I think this is how scores should work in the first place. One person objectively cannot rate a game out of 10, there is just too many variables to consider. Moreover, some people score games on emotions, not on their actual qualities - like on Metacritic some games get 0/10 from some users with a comment like "OMG GAEM SUXX". I think people just need to choose between "liked", "didn't like" and "neutral", and then, by assuming "liked" = 10, "didn't like" = 0 and "neutral" = 5, the true score out of 10 should be given.
Also, I would really like for some moderation to be present on user review lists. Again, on Metacritic some "reviews" are obviously either trolling or just totally dumb and useless, or sometimes there are also "reviews" that make it clear that the reviewer hasn't even played the game. I would like for such reviews to be hidden (but you can open them if you want) and excluded from the overall ranking.
cant say i ever red that , so i'll continue to not give a fuck.
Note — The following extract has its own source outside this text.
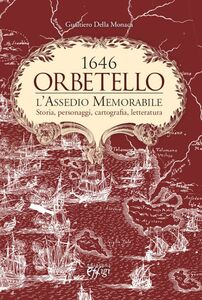 Orbetello. 1646. L'assedio memorabile. Storia, personaggi, cartografia, letteratura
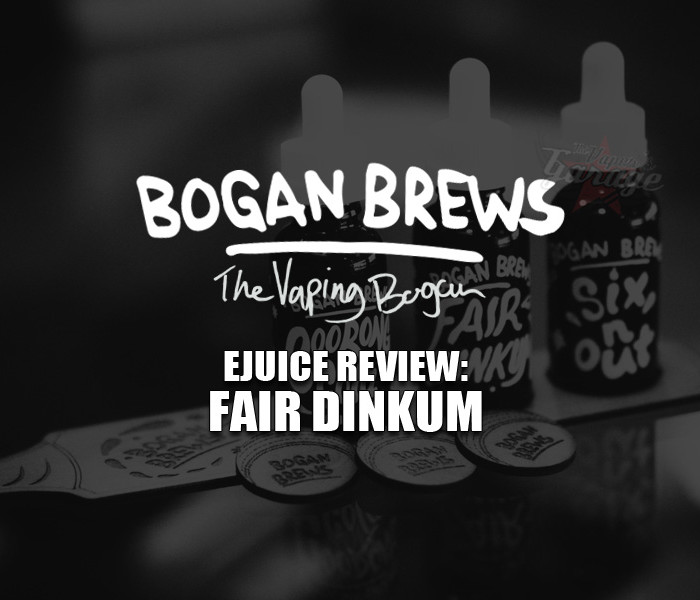 eJuice Review: Fair Dinkum by Bogan Brews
Hell, just look at the old XCOM game: UFO Defense. That game is considered to be one of the greatest PC gaming classics out there. Absolutely essential if you like turn-based strategy/tactics games at all. Yet it's a massively flawed game in terms of both design ("let's make a fortune selling laser cannons to everyone and forget about funding!") and bugs (every single difficulty defaults to "easy", the sequel inverted that bug). UFO Defense would be an essential game, but there would be no way in hell you could give it a 10/10 score, or even an 8/10, based on its issues alone.
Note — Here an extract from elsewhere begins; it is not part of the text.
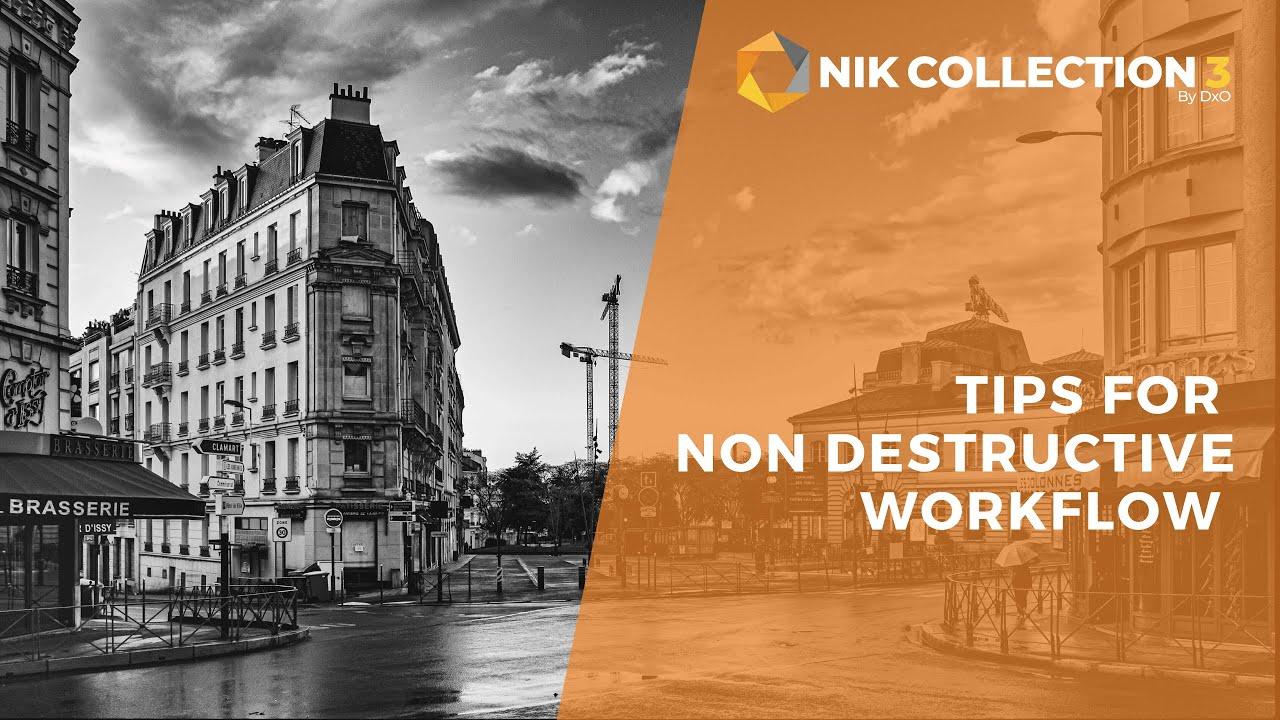 Non Destructive Workflow / Nik Collection 3 Tips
Nothing ever bothers Juular.
The reason is because many companies pay, or "incentivize", these websites to give them good reviews to up their scores on metacritic. And it just gives the whole industry of reviewers a bad name. They are probably making this decision to show that they don't agree with idea of a "metacritic", and to show that their reviews are unbiased. Now whether or not their reviews truly are unbiased is to be determined.
If one's 1-10 rating system denoted 10/10 as "perfect" or otherwise flawless, sure one might not give the original Xcom such a score. However, rarely are sliding scale rating systems made such that the top rating indicates flawless.
Also games are judged and reviewed, typically, on gameplay. Nothing else. Absolutely nothing else is relevant to the evaluation of a video game other than the gameplay. Technical issues, difficulty, exploits, stability, etc- all of this is irrelevant to the one and only aspect of the medium which makes vg a distinct medium apart from other media; gameplay.
In all likelihood the original Xcom would still be a "10/10" despite it's flaws under most modern review systems which are not consumer-centric.
Might want to change that to "should". I often see reviews were music, art, story, dialogue and some other factors are included in video game reviews. Stability as well since it affects how the game plays for the reviewer and most people buying the game. Some people enjoy games beyond simply the gameplay.